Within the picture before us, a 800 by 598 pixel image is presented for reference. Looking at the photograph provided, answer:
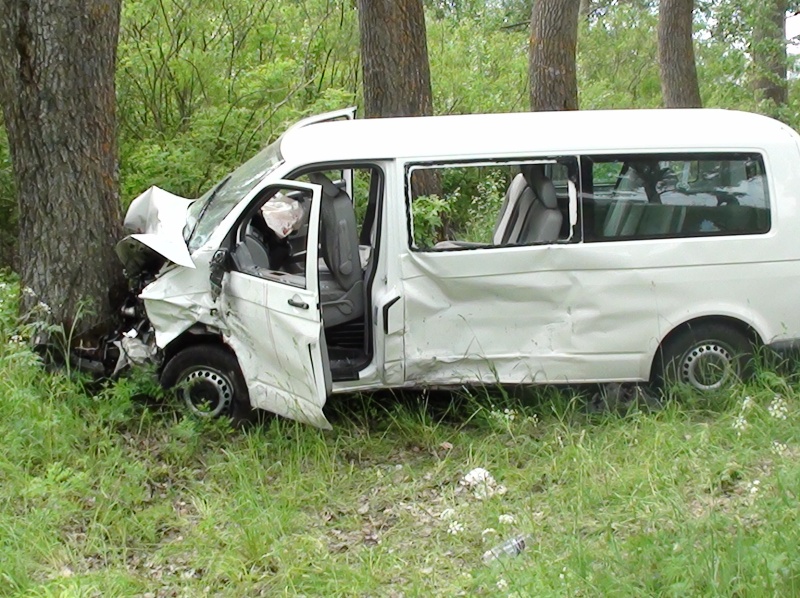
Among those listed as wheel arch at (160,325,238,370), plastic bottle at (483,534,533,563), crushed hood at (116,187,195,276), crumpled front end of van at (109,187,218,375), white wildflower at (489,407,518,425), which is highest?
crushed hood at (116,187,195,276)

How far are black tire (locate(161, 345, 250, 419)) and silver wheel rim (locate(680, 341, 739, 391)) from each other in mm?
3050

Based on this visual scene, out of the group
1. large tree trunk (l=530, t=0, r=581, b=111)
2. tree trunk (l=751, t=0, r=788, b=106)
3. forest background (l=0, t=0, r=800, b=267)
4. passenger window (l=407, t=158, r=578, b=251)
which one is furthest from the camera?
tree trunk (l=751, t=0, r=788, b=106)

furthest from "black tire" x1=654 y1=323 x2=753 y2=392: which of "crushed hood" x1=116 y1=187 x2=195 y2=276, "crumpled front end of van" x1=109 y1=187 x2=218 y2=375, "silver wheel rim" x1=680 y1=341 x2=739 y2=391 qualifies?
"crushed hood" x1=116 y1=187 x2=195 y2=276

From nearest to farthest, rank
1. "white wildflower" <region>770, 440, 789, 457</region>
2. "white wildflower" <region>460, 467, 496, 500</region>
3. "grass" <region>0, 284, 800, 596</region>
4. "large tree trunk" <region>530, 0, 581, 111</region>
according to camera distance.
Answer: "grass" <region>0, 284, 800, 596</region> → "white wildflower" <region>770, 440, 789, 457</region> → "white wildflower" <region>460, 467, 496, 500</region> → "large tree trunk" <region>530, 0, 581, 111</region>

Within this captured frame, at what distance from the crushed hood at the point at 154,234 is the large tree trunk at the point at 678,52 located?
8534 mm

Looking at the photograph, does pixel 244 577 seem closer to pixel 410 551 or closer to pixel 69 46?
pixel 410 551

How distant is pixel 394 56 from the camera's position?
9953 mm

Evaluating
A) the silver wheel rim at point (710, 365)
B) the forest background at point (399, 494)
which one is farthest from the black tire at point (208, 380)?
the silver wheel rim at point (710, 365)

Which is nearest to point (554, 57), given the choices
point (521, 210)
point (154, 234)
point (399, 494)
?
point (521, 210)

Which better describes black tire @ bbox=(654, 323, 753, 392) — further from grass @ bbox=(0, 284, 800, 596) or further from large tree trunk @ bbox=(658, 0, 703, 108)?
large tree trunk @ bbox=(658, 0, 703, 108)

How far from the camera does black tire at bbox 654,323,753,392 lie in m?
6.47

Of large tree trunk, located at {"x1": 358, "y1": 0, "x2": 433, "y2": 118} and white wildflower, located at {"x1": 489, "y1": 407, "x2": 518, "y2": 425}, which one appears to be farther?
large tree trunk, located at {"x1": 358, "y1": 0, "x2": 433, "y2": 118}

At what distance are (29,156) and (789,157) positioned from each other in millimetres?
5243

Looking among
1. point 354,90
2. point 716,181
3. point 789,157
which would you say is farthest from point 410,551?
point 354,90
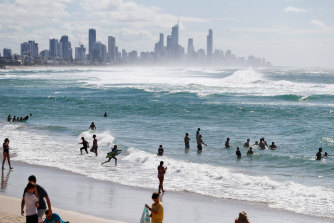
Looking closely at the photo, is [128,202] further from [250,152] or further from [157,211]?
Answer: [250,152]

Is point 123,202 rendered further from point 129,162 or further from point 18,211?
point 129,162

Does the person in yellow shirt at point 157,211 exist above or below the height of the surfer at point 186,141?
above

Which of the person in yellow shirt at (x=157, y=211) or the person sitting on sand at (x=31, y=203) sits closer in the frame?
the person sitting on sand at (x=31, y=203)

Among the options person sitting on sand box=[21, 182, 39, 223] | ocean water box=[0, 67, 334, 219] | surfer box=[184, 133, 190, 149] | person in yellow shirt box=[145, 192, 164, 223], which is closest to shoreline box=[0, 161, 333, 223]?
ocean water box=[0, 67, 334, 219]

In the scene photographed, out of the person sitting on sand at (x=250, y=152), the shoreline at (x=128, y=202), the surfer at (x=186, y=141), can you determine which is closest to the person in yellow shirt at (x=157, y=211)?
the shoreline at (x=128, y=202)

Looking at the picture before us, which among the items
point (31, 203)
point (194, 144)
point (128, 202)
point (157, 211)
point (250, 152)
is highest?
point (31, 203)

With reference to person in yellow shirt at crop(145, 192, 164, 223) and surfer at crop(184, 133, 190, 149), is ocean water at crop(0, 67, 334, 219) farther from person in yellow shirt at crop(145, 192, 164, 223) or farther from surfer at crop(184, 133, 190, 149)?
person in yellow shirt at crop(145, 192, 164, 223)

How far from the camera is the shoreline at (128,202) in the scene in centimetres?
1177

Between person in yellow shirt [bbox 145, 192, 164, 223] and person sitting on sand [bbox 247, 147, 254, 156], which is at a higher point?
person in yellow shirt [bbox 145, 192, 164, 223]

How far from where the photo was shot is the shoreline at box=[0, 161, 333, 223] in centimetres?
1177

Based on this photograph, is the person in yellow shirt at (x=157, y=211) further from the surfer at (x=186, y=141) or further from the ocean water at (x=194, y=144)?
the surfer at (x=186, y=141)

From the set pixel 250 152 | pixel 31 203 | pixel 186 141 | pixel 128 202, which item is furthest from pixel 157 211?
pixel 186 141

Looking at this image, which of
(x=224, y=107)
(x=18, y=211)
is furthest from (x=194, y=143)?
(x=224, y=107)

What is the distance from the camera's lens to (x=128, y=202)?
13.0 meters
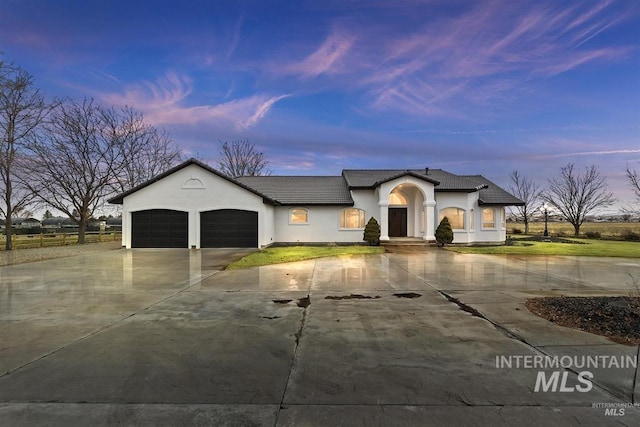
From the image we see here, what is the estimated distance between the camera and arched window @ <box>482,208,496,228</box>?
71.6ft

-=-=-

--- Required task ---
Convert the stretch from the line that begins "With reference to" through the end of the items into a JSON list of strings, one string per line, leaving out blank lines and pictures.

--- Correct result ---
[
  "With reference to person in yellow shirt at crop(145, 192, 164, 223) and surfer at crop(184, 133, 190, 149), is ocean water at crop(0, 67, 334, 219) farther from person in yellow shirt at crop(145, 192, 164, 223) or farther from surfer at crop(184, 133, 190, 149)?",
  "person in yellow shirt at crop(145, 192, 164, 223)",
  "How far from the camera is the shoreline at (128,202) in the scene in centimetres?",
  "1177",
  "Between person in yellow shirt [bbox 145, 192, 164, 223] and person sitting on sand [bbox 247, 147, 254, 156], which is at a higher point?",
  "person in yellow shirt [bbox 145, 192, 164, 223]",
  "How far from where the photo was shot is the shoreline at box=[0, 161, 333, 223] in centimetres?",
  "1177",
  "Based on this photograph, is the person in yellow shirt at (x=157, y=211) further from the surfer at (x=186, y=141) or further from the ocean water at (x=194, y=144)?",
  "the surfer at (x=186, y=141)",
  "From the set pixel 250 152 | pixel 31 203 | pixel 186 141 | pixel 128 202, which item is furthest from pixel 157 211?",
  "pixel 186 141",
  "Looking at this image, which of",
  "(x=224, y=107)",
  "(x=18, y=211)",
  "is furthest from (x=194, y=143)?",
  "(x=224, y=107)",
  "What is the distance from the camera's lens to (x=128, y=202)?",
  "13.0 meters",
  "From the image we see here, what is the estimated distance between the camera and arched window @ <box>482,208,496,228</box>?",
  "71.6ft"
]